◆ STATED PROBLEM ◆
Reproduce all of the rows below word for word.

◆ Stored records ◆
• • • • • • •
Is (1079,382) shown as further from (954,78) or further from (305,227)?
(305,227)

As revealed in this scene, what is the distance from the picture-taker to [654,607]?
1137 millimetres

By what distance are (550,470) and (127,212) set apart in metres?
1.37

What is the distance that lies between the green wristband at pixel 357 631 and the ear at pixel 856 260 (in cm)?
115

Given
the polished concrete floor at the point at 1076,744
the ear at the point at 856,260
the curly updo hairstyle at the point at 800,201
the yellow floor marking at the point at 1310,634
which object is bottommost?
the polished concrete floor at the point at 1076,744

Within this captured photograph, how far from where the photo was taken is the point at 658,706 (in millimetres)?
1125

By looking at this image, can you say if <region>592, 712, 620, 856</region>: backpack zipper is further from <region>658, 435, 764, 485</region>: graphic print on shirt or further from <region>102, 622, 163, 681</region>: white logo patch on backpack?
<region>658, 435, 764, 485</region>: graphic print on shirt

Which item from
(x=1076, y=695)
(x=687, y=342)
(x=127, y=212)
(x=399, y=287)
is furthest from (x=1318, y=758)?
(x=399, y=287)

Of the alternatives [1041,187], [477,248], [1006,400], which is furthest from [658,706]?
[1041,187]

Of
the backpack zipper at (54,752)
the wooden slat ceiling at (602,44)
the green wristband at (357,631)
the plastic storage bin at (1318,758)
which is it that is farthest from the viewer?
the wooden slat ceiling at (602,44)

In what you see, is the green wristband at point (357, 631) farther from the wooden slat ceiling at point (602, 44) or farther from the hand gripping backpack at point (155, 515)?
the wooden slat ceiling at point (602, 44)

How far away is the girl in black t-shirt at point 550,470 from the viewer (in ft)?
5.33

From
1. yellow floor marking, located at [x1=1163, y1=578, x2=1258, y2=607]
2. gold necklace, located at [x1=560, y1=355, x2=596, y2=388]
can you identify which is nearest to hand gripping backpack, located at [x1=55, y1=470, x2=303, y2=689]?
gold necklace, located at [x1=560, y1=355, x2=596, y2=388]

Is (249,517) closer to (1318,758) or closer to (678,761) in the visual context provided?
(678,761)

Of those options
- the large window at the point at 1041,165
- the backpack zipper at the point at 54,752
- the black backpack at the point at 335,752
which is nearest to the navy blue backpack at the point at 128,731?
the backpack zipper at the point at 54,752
• • • • • • •
◆ SOLUTION FOR THIS EXERCISE ◆
Is (1079,382) shown as further from (954,78) or further from (305,227)?
(305,227)

As revealed in this scene, what is the distance from the picture-taker to [654,607]?
1137 millimetres

By what distance are (550,470) and (127,212) set apart in metres?
1.37

What is the distance that lies between the green wristband at pixel 357 631 and the ear at pixel 856 260 (in cm)?
115

Given
the polished concrete floor at the point at 1076,744
the ear at the point at 856,260
the curly updo hairstyle at the point at 800,201
the yellow floor marking at the point at 1310,634
which object is bottommost?
the polished concrete floor at the point at 1076,744

Within this captured photograph, how far from where the photo was taken is the point at 658,706 (in millimetres)?
1125

By looking at this image, can you say if <region>592, 712, 620, 856</region>: backpack zipper is further from <region>658, 435, 764, 485</region>: graphic print on shirt or further from <region>102, 622, 163, 681</region>: white logo patch on backpack?
<region>658, 435, 764, 485</region>: graphic print on shirt

Which item from
(x=1076, y=695)
(x=687, y=342)
(x=127, y=212)
(x=399, y=287)
is furthest from (x=1318, y=758)?
(x=399, y=287)

Of the alternatives [1041,187], [477,248], [1006,400], which is furthest from [658,706]?
[1041,187]

Of
the backpack zipper at (54,752)
the wooden slat ceiling at (602,44)
the green wristband at (357,631)
the plastic storage bin at (1318,758)
which is it that is farthest from the viewer?
the wooden slat ceiling at (602,44)

In what you see, is the green wristband at point (357, 631) farther from the wooden slat ceiling at point (602, 44) or farther from the hand gripping backpack at point (155, 515)?
the wooden slat ceiling at point (602, 44)

How far away is the girl in black t-shirt at point 550,470 from the viewer (in ft)?
5.33

From
1. yellow floor marking, located at [x1=1163, y1=578, x2=1258, y2=607]
2. gold necklace, located at [x1=560, y1=355, x2=596, y2=388]
can you identify which is nearest to hand gripping backpack, located at [x1=55, y1=470, x2=303, y2=689]?
gold necklace, located at [x1=560, y1=355, x2=596, y2=388]

Is (249,517) closer to (1318,758) or closer to (678,761) in the visual context provided?
(678,761)

Of those options
- the large window at the point at 1041,165
- the backpack zipper at the point at 54,752
- the black backpack at the point at 335,752
which is nearest to the navy blue backpack at the point at 128,731?
the backpack zipper at the point at 54,752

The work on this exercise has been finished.